A basic scientific calculator can be used, and is allowed on the final exam.
Assistance: Formal office hours won't be posted. Instead a more flexible arrangement will be used. This seems to work best for all parties concerned. If you want to set up a meeting time, a contact via email will receive a prompt response and a convenient time to meet can be arranged. Many questions can be resolved quickly over email anyway. And there's also the course listserv (see below). We also have 2.0 TAs assigned to our course (see above) so feel free to take advantage of that resource for additional assistance.

Course Listserv :
I have created a course listserv for discussion related to your SyDe114 course. Everyone in the class should make sure they are signed onto the listserv with an active email address and read the emails regularly. All announcements will be posted on the listserv: assignment and other course info, updates, lecture and problem-solving commentary, text typos, clarifications etc. Please pass on information about typos you find that haven't been pointed out previously. Discussion on the listserv can include anything that is helpful so don't be shy. All members can post messages. Feel free to ask questions, or offer answers to others' questions if you can help. Archives of past messages will be available at yahoo. I'd like the listserv to function as an 'extended 24/7 tutorial' system so please use it. Traffic is not huge. Unless you want to remain anonymous, or have a question or issue that relates only to you personally, I'd prefer that questions be posted and answered on the listserv. There are often others in the class who have been wondering about the same point and appreciate seeing the answer(s).
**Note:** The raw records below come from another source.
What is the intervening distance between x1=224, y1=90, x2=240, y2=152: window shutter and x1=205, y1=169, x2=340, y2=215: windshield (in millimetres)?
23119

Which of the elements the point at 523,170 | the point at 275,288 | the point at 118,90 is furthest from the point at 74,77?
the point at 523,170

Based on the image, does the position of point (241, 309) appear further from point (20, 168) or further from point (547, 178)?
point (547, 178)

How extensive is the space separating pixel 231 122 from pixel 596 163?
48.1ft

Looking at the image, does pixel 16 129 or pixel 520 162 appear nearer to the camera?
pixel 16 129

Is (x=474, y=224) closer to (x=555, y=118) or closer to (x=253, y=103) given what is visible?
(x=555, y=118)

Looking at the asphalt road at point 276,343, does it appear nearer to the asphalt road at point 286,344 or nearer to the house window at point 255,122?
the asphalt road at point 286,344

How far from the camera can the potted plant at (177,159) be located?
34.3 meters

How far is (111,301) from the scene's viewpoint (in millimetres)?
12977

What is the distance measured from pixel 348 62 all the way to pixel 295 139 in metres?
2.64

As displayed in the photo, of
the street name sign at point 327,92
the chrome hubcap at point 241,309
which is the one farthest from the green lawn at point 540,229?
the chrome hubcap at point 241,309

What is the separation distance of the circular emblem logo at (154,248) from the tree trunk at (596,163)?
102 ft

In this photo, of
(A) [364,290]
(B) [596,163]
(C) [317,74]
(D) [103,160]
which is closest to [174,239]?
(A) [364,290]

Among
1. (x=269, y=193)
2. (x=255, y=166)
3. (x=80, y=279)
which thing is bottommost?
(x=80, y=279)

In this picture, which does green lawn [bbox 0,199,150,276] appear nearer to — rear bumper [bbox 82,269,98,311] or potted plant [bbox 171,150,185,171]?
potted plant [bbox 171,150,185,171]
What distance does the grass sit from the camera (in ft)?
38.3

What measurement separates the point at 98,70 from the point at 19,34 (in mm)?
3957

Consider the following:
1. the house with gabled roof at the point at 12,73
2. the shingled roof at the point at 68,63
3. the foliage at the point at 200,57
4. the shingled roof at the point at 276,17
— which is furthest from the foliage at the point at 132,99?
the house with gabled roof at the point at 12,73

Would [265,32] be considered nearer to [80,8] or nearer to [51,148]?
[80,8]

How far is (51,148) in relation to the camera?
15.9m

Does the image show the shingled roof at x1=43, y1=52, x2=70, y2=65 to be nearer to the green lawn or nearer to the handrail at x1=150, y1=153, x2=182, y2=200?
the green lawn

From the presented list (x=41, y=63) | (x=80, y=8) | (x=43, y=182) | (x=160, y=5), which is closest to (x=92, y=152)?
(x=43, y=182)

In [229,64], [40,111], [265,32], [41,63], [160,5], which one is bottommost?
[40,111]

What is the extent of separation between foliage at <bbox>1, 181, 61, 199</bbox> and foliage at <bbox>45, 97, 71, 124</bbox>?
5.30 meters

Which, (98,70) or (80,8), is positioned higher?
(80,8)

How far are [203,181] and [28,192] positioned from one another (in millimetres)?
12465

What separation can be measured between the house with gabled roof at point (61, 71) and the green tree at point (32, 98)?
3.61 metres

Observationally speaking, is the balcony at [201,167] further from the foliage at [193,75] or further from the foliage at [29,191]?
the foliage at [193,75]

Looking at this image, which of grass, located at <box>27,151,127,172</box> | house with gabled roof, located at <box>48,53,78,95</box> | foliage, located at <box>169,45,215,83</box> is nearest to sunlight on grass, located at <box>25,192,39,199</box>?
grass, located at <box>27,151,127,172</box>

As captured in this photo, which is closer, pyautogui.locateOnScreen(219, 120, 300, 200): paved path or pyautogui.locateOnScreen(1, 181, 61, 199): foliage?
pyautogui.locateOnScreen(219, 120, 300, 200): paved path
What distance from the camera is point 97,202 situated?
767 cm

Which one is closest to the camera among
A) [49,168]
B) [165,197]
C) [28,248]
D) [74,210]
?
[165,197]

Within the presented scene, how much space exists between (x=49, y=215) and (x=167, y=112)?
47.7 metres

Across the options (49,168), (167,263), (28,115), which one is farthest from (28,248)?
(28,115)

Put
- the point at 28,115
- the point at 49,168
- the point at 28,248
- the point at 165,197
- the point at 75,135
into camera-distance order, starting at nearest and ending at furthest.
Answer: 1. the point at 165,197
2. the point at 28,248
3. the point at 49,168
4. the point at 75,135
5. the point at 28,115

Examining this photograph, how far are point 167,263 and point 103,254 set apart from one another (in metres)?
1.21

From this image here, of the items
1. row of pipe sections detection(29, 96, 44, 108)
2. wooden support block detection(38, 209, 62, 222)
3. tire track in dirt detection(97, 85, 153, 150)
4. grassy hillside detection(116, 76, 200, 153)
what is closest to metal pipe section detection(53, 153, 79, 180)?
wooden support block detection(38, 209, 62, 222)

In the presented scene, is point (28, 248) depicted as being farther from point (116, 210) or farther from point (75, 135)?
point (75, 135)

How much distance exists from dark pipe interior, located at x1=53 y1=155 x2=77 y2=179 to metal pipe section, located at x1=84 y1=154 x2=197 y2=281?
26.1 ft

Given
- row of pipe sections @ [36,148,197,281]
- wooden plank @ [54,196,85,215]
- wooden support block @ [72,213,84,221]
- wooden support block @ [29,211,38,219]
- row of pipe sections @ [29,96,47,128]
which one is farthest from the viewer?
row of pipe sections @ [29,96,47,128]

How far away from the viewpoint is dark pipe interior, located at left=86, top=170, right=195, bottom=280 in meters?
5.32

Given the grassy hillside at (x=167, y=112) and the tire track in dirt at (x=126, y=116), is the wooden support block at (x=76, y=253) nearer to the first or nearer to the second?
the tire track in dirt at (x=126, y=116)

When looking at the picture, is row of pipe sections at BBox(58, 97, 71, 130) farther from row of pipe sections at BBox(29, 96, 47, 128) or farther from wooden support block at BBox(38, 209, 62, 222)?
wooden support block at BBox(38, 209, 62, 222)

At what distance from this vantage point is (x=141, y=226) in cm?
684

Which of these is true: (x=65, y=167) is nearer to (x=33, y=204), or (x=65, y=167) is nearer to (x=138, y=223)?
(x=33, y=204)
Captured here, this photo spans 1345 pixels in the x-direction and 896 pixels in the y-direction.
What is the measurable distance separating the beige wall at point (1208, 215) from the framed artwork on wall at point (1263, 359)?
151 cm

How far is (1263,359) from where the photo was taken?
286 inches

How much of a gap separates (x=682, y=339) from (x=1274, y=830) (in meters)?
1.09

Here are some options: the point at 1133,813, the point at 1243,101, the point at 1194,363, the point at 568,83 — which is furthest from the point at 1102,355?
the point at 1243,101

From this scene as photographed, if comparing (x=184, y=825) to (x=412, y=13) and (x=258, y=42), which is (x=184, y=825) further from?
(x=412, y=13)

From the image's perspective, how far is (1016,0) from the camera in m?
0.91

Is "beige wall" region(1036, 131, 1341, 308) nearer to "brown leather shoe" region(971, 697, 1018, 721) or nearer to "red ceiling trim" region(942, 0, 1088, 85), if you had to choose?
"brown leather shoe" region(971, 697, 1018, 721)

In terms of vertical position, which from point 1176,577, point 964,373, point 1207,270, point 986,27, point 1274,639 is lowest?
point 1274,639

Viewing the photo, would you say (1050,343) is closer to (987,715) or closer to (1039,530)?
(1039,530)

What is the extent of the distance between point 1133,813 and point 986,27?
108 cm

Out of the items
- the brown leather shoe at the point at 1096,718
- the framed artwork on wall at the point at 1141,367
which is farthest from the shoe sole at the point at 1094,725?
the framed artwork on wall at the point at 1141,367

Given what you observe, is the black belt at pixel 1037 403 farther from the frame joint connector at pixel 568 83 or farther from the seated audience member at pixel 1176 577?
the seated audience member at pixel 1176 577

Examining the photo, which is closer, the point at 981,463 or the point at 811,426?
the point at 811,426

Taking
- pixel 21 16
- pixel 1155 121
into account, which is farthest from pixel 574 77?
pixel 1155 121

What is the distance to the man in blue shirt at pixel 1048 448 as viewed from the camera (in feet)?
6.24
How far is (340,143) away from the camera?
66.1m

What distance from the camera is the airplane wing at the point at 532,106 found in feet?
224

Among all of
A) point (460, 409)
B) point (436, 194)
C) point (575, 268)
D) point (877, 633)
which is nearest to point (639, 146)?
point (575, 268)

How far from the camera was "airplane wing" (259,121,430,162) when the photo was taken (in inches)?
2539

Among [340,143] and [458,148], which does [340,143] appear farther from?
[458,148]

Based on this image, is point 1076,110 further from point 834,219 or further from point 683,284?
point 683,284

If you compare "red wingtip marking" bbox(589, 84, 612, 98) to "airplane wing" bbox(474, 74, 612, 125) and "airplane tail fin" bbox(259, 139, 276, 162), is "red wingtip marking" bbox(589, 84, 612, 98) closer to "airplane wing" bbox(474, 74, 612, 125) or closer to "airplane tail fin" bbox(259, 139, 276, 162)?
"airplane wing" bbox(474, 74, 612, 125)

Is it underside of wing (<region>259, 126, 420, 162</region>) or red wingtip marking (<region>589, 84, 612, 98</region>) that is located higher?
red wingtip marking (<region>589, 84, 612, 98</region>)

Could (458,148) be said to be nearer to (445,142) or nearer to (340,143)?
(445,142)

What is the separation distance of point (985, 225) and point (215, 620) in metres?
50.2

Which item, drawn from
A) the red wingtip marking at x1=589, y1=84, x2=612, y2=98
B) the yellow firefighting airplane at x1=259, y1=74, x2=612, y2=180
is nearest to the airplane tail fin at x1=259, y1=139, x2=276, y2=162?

All the topics are covered in the text, but in a different order from how we will organize the lectures. Lecture notes will also be provided throughout the course as well as being posted in pdf format on the website for reference. The six main units will be: 1. Vector spaces 2. Matrix algebra 3. Linear maps 4. Eigenvalues, eigenvectors, and diagonalization 5. Inner product spaces and orthogonality 6. Systems of linear equations. A detailed list of topics will be continuously updated online as we go along, and also a roadmap of how the lecture topics relate to the text sections. Topics have been selected to give you a solid foundation for future courses, not for abstract mathematical or theoretical interest [e.g the treatment of determinants will be quite cursory].

Grading Scheme:
Homework 9 'mini-tests' (40%) + final exam (60%). A passing grade on the final exam is required to achieve a pass in the overall course grade.

Assigned problems.
Suggested assigned problems will be posted on this site. You can get help with these in the tutorials, from TAs, or from me. Solutions to all homework problems are posted on the course webpage. Try at least some of them before looking at the solutions! Success in math is generally a [non-decreasing] function of the amount of effort put into working problems, so that effort is always rewarded indirectly. Mastering this material is an experiential process rather than spectator sport. The texts contain many worked problems and examples - study these carefully.

Homework 'mini-tests'.
A homework problem (or problems) covering recent material will be distributed each week on Tuesday. You will have two days to prepare a solution which will be collected in the Thursday tutorial.

Final Exam.
The exam will include questions based on all course units (1 to 6). Questions will test your: (i) knowledge of the material presented in the lectures, with an emphasis on understanding, not formal proofs; (ii) skill on the assigned problems and homework. The mini-test questions are typical of the kinds of computational problems you can expect on the final exam; the lecture slides include ALL the theory you might see on the exam.

Continuous feedback is welcome. I want to know about problems while something can be done to fix them, rather than after the course is over. Don't hesitate to make suggestions for improvements. I like to hear from students about what is good or what is not good.